[Collected data entries]
★ ★ ★ ★

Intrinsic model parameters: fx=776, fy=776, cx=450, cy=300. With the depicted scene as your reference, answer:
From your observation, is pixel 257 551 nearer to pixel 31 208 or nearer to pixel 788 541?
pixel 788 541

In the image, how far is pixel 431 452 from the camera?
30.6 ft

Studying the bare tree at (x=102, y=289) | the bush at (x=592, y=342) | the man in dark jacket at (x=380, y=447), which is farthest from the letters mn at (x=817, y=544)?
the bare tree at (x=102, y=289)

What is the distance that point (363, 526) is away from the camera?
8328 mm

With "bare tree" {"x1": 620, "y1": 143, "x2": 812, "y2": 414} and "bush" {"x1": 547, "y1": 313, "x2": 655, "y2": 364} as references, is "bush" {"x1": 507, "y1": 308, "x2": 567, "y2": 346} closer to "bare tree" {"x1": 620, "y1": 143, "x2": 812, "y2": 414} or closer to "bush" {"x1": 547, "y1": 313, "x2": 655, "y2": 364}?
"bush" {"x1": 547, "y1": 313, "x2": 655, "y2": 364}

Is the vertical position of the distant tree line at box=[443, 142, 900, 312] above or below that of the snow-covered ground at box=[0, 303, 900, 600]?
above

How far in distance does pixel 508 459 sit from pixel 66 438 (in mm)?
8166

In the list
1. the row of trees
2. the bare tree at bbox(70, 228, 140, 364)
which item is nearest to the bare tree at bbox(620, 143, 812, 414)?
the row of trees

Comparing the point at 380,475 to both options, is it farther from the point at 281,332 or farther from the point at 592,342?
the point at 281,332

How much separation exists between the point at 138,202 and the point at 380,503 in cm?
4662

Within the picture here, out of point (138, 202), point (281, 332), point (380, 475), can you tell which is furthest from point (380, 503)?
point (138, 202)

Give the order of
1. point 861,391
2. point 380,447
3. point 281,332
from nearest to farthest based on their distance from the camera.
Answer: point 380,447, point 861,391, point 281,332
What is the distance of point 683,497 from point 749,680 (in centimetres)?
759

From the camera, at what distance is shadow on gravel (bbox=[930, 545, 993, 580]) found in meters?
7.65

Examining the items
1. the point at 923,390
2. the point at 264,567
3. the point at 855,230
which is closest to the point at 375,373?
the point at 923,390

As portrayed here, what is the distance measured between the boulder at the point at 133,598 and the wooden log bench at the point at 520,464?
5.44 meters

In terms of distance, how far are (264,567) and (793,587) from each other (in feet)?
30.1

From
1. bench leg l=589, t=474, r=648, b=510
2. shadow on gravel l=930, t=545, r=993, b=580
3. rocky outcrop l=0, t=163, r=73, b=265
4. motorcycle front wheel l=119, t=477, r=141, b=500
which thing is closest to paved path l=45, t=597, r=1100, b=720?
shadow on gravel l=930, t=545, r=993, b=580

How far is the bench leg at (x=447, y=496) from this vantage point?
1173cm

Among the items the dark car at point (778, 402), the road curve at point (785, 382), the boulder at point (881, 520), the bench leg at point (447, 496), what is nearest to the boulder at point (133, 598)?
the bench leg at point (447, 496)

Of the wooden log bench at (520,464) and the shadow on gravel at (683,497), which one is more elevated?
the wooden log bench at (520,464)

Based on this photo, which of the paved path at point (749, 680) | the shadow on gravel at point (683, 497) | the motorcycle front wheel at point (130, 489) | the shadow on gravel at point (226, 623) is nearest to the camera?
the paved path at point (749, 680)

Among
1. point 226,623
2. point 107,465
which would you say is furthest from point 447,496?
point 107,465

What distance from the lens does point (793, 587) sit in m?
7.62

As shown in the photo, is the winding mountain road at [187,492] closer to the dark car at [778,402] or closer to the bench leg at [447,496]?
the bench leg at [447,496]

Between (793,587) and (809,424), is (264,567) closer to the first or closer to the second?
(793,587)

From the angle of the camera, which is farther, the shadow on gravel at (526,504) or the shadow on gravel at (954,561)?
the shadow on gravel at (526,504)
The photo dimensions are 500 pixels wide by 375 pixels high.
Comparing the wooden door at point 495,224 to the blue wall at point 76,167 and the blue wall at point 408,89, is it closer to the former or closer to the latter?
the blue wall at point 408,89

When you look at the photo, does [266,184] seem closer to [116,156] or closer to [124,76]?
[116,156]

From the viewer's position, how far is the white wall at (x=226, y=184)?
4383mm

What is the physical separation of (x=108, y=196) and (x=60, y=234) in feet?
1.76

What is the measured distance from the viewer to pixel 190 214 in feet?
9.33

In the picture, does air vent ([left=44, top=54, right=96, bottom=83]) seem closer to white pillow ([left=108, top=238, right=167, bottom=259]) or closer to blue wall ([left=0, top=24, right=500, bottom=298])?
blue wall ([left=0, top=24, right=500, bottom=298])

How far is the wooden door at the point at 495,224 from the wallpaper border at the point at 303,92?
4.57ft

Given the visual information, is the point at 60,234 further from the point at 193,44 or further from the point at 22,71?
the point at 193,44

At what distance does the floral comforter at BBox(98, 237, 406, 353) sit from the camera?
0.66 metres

★ ★ ★ ★

_Written request:_ Arrange the records above as a JSON list of strings, with one string per line and no blank lines.

_Answer in full:_
[
  "Intrinsic model parameters: fx=776, fy=776, cx=450, cy=300. With the depicted scene as your reference, answer:",
  "From your observation, is pixel 257 551 nearer to pixel 31 208 or nearer to pixel 788 541?",
  "pixel 788 541",
  "In the image, how far is pixel 431 452 from the camera?",
  "30.6 ft",
  "Studying the bare tree at (x=102, y=289) | the bush at (x=592, y=342) | the man in dark jacket at (x=380, y=447), which is farthest from the letters mn at (x=817, y=544)?",
  "the bare tree at (x=102, y=289)",
  "What is the distance that point (363, 526) is away from the camera?",
  "8328 mm",
  "With \"bare tree\" {\"x1\": 620, \"y1\": 143, \"x2\": 812, \"y2\": 414} and \"bush\" {\"x1\": 547, \"y1\": 313, \"x2\": 655, \"y2\": 364} as references, is \"bush\" {\"x1\": 507, \"y1\": 308, \"x2\": 567, \"y2\": 346} closer to \"bare tree\" {\"x1\": 620, \"y1\": 143, \"x2\": 812, \"y2\": 414} or closer to \"bush\" {\"x1\": 547, \"y1\": 313, \"x2\": 655, \"y2\": 364}?",
  "\"bush\" {\"x1\": 547, \"y1\": 313, \"x2\": 655, \"y2\": 364}",
  "Is the vertical position of the distant tree line at box=[443, 142, 900, 312] above or below that of the snow-covered ground at box=[0, 303, 900, 600]?",
  "above",
  "How far in distance does pixel 508 459 sit from pixel 66 438 (in mm)?",
  "8166",
  "In the list",
  "1. the row of trees",
  "2. the bare tree at bbox(70, 228, 140, 364)",
  "which item is nearest to the bare tree at bbox(620, 143, 812, 414)?",
  "the row of trees",
  "Comparing the point at 380,475 to both options, is it farther from the point at 281,332 or farther from the point at 592,342?",
  "the point at 281,332",
  "How much separation exists between the point at 138,202 and the point at 380,503 in cm?",
  "4662",
  "Within the picture here, out of point (138, 202), point (281, 332), point (380, 475), can you tell which is furthest from point (380, 503)?",
  "point (138, 202)",
  "Give the order of",
  "1. point 861,391",
  "2. point 380,447",
  "3. point 281,332",
  "from nearest to farthest based on their distance from the camera.",
  "Answer: point 380,447, point 861,391, point 281,332",
  "What is the distance of point 683,497 from point 749,680 (in centimetres)?",
  "759",
  "From the camera, at what distance is shadow on gravel (bbox=[930, 545, 993, 580]) found in meters?",
  "7.65",
  "Examining the items",
  "1. the point at 923,390",
  "2. the point at 264,567",
  "3. the point at 855,230",
  "which is closest to the point at 375,373?",
  "the point at 923,390",
  "As portrayed here, what is the distance measured between the boulder at the point at 133,598 and the wooden log bench at the point at 520,464?",
  "5.44 meters",
  "In terms of distance, how far are (264,567) and (793,587) from each other (in feet)?",
  "30.1",
  "From",
  "1. bench leg l=589, t=474, r=648, b=510",
  "2. shadow on gravel l=930, t=545, r=993, b=580",
  "3. rocky outcrop l=0, t=163, r=73, b=265",
  "4. motorcycle front wheel l=119, t=477, r=141, b=500",
  "which thing is closest to paved path l=45, t=597, r=1100, b=720?",
  "shadow on gravel l=930, t=545, r=993, b=580",
  "How far is the bench leg at (x=447, y=496) from this vantage point?",
  "1173cm",
  "Among the items the dark car at point (778, 402), the road curve at point (785, 382), the boulder at point (881, 520), the bench leg at point (447, 496), what is nearest to the boulder at point (133, 598)?",
  "the bench leg at point (447, 496)",
  "Of the wooden log bench at (520,464) and the shadow on gravel at (683,497), which one is more elevated?",
  "the wooden log bench at (520,464)",
  "Based on this photo, which of the paved path at point (749, 680) | the shadow on gravel at point (683, 497) | the motorcycle front wheel at point (130, 489) | the shadow on gravel at point (226, 623) is nearest to the camera?",
  "the paved path at point (749, 680)",
  "Among",
  "1. point 226,623",
  "2. point 107,465",
  "which would you say is furthest from point 447,496?",
  "point 107,465",
  "What distance from the lens does point (793, 587) sit in m?",
  "7.62",
  "As shown in the photo, is the winding mountain road at [187,492] closer to the dark car at [778,402] or closer to the bench leg at [447,496]?",
  "the bench leg at [447,496]",
  "Between (793,587) and (809,424), is (264,567) closer to the first or closer to the second?",
  "(793,587)",
  "From the angle of the camera, which is farther, the shadow on gravel at (526,504) or the shadow on gravel at (954,561)?",
  "the shadow on gravel at (526,504)",
  "The photo dimensions are 500 pixels wide by 375 pixels high.",
  "Comparing the wooden door at point 495,224 to the blue wall at point 76,167 and the blue wall at point 408,89, is it closer to the former or closer to the latter?",
  "the blue wall at point 408,89",
  "When you look at the photo, does [266,184] seem closer to [116,156] or closer to [124,76]?",
  "[116,156]",
  "From the viewer's position, how far is the white wall at (x=226, y=184)?",
  "4383mm",
  "What is the physical separation of (x=108, y=196) and (x=60, y=234) in feet?",
  "1.76",
  "What is the measured distance from the viewer to pixel 190 214 in feet?",
  "9.33",
  "In the picture, does air vent ([left=44, top=54, right=96, bottom=83]) seem closer to white pillow ([left=108, top=238, right=167, bottom=259]) or closer to blue wall ([left=0, top=24, right=500, bottom=298])?",
  "blue wall ([left=0, top=24, right=500, bottom=298])",
  "How far is the wooden door at the point at 495,224 from the wallpaper border at the point at 303,92?",
  "4.57ft",
  "Given the visual information, is the point at 60,234 further from the point at 193,44 or further from the point at 22,71?",
  "the point at 193,44",
  "At what distance does the floral comforter at BBox(98, 237, 406, 353) sit from the camera?",
  "0.66 metres"
]